Stephen Roberts, Somerville Fellow and professor of machine learning, writes about the growing sophistication of machine learning and how AI will enable us to extract insight from ever-growing volumes of data.
Engineering Science’s Machine Learning Research Group unites pioneering work on foundational machine learning topics, innovative programming approaches and application to problems motivated by major societal and scientific challenges.
We have led the development of approaches to machine learning that introduce intelligence to every level of an algorithmic pipeline; developing new ways of computing, augmenting machine learning models with intelligent probabilistic techniques and invented methods that ensure scalability and robustness for massive-scale information aggregation and knowledge extraction.
Our work has helped transform scientific application domains ranging from Astronomy to Zoology. It forms part of the pipeline for extracting exoplanet signatures from NASA’s Kepler space telescope, forms a core of vast data analyses such as in the Square Kilometre Array and has won the Google Impact Challenge to detect disease-bearing mosquitoes. It underpins fault detection, intelligent model-free control and monitoring of large-scale industrial systems, is embedded in systems to make energy networks and storage more efficient and lies at the heart of intelligent forecasting and decision-making for financial and commercial applications.
Our work has also addressed the broader societal consequences of machine learning and robotics, working to analyse how intelligent algorithms might soon substitute for human workers, and predicting the resulting impact on employment. We bring principled machine learning, at scale and without compromise, to the heart of science, industry and commerce and we will continue to provide intelligence, decision-making and knowledge extraction at a scale beyond human.
Over the coming years our research will further capitalise on this strong foundation – scaling innovative solutions to ever larger problems in industry and science, further expanding the group in machine learning in finance and commerce and developing the future state of the art probabilistic reasoning architectures.
Our vision is the application of machine learning which is capable of intelligence at vast scale – the ability to extract insight and address problems of global significance from billions of data streams, people and sensors.
Future complex systems understanding is dependent upon the capacity to rapidly combine and associate multi-format data comprising contextual prior information, free text, images, video, geo-tags, time series, and sensor network readings – aggregating it into interpretable quantitative summaries well beyond the current state-of-the-art. Our automated processes will actively explore and optimise over the huge space of relationships between data, permitting interactive knowledge discovery and enabling agile decision-making even given overwhelming data. Allied with this are revolutions in the way we compute and the power of learning systems.

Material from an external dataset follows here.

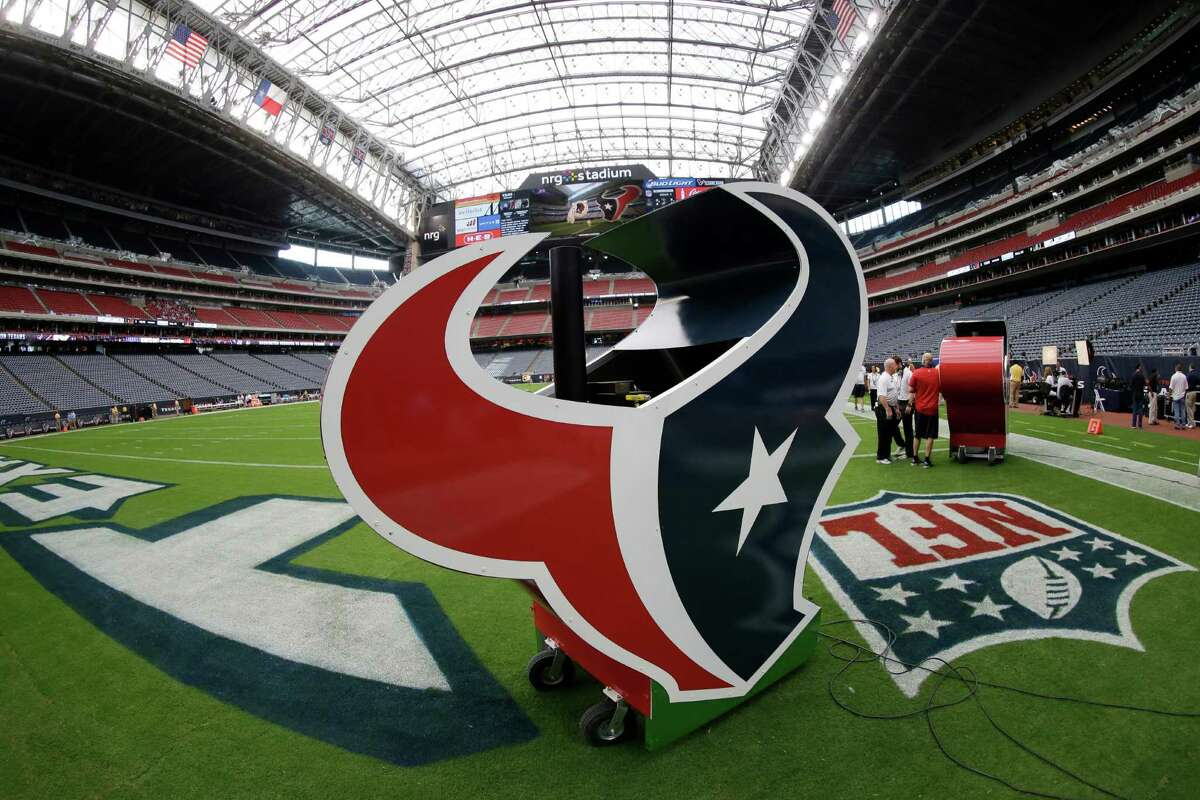 PHOTOS:Former members of Houston Texans in Super Bowl LIV Multiple NFL social media accounts were hacked, including the Texans. >>>Browse through the photos for alook at former members of the Houston Texans who will participate in Super Bowl LIV between the Chiefs and 49ers on Sunday ...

In the coming decade we see a growth in the pioneering work we are involved with in quantum computation for machine learning; this promises the ability to solve the hardest problems in machine learning and beyond using some of the most bizarre physics we know – which will be transformational.
Machine learning is intrinsically broad in its academic foundation. Its core lies in deep understanding of mathematics and statistics; its pervasive use requires novel programming environments and concepts to flexibly respond to uncertain data at scale; its application requires the fusion of deep domain expertise into the artificial intelligences of the future.
Oxford is rich in the breadth of its talent across all these domains, from probabilistic reasoning to big data, from the theory of inference to meaningful industrial engagement.
There has not been a better time to lay the foundations for large-scale growth in this area; there is need, capacity and appetite. This is truly the age of the algorithm – and these algorithms are machine learning.